The firehouse is one of the oldest buildings in Magalia and survived the 2018 fire thanks to the efforts of local resident John Sedwick, a former volunteer firefighter who saved the building before later perishing outside his nearby home.
Baker, who lost her home and beloved 13-year-old cat Mimi in the Camp fire, has struggled to stay on the Ridge with fires burning nearby for the past two summers. “I dread summer. There’s nothing to enjoy any more.”
Her job as a volunteer at the center has provided a sense of purpose, she said as she waved to a visitor, Alice Nutt, 65, who showed off the dress she had received on another visit to the center. Nutt was feeling nervous too. She shares a motor home with her husband, mother and two dogs, so that if there is another fire, she can drive her home away. “We’re survivors,” Nutt said.

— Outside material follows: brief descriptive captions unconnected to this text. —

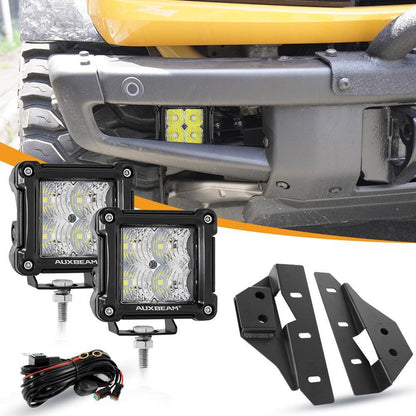 3″ 20 W Flood projecteurs LED compacts avec avant pare-chocs antibrouillard supports de montage pour Ford Bronco 2021 2022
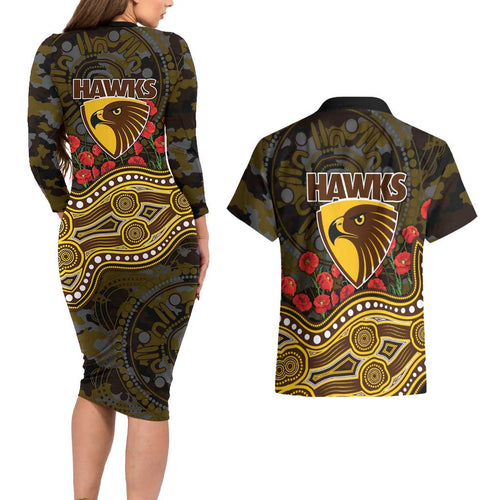 Hawthorn Hawks ANZAC Day Couples Matching Long Sleeve Bodycon Dress and Hawaiian Shirt Indigenous Dot Art with Poppy Flower Tribute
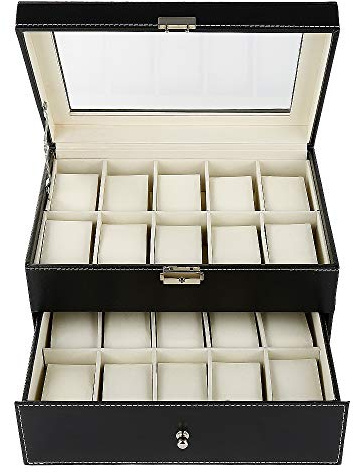 Wefun Uhrenbox Doppelschicht, 20 Fächer, mit Schloss und Schlüssel, für Uhren, Schmuck, Ohrringe usw.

Baker was more hesitant. “I still have family in the area and that makes it hard, so I try to tough it out, but I’d like to move because I can’t do this every summer.”
Laura Cootsona, the homeless aid coordinator, is worried about the dual threat of the fires and the Covid-19 pandemic. The pandemic, and the recent rise in cases, have made ongoing fire disasters more difficult to deal with, she said. “I think for me I really feel the compounding sense of: we are not getting out of this crisis. This isn’t ending. None of this is ending. We’re still having fires, we still have displaced people from the fires. And Covid … it’s not good.”
Her organization provides housing to survivors from the northern California fires of the past two years, and people continue to need support. Part of Cootsona’s job is to give hope to the the community, while preparing for the inevitable next disaster, she said. “I think fire is the only thing we can count on.”